It is almost a full year since I've put together a blog post. A year! I knew I'd been slacking but I had no idea how long I'd left it abandoned.
I've been thinking about this blogging thing and whether or not I want to keep going with it. Obviously, all signs seem to point to "no" here if the year-long hiatus is any kind of indicator ... but I'm not entirely ready to give it up yet. I still think it's a great medium ... it gives you way more space to offer up your point of view on something, and you can attach as many pictures of Chris Evans and Chris Pine as you like ... but more importantly I think it gives readers a chance to get to know you better.
Not that I have readers.
Yet.
I was perusing through Veronica Roth's blog a couple of days ago and it's interesting to watch her go from unpublished author who's a little scared of getting rejected by an agent ... to mega-author, all in just a few short years.
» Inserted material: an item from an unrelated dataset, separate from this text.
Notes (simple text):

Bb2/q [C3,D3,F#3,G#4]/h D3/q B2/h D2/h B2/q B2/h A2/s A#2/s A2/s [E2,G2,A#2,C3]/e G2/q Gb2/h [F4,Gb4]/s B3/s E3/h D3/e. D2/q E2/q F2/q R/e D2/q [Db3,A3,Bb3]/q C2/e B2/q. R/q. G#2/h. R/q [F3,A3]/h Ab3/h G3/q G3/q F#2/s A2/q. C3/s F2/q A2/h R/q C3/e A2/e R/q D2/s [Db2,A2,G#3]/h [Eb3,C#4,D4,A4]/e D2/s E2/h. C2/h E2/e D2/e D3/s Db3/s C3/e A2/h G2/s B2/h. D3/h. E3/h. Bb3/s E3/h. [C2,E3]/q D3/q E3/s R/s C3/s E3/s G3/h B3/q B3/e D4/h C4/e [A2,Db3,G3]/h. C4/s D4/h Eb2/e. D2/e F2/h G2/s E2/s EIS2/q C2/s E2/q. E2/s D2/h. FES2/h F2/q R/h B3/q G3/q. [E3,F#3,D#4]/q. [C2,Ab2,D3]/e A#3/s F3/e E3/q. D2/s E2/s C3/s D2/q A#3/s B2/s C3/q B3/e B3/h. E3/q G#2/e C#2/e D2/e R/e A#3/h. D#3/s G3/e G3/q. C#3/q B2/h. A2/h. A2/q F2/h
It was fun to read her early posts and watch her as she goes on her journey. Reading that blog and watching her get her first deal, and her first ARCs, and all her other firsts, made me wonder why I left my blog in the first place. And then I remembered that I put a lot of pressure on myself to want it to be perfect.
At the end of the day, it's supposed to be a journal .. and I shouldn't have to wait until I'm published, or I have some kind of crazy blog schedule worked out. It should just be here ready for me to blog whenever I'm ready to say whatever it is I want it to say at that particular moment in time.
And right now all I want to say is that I think I'm ready to start again.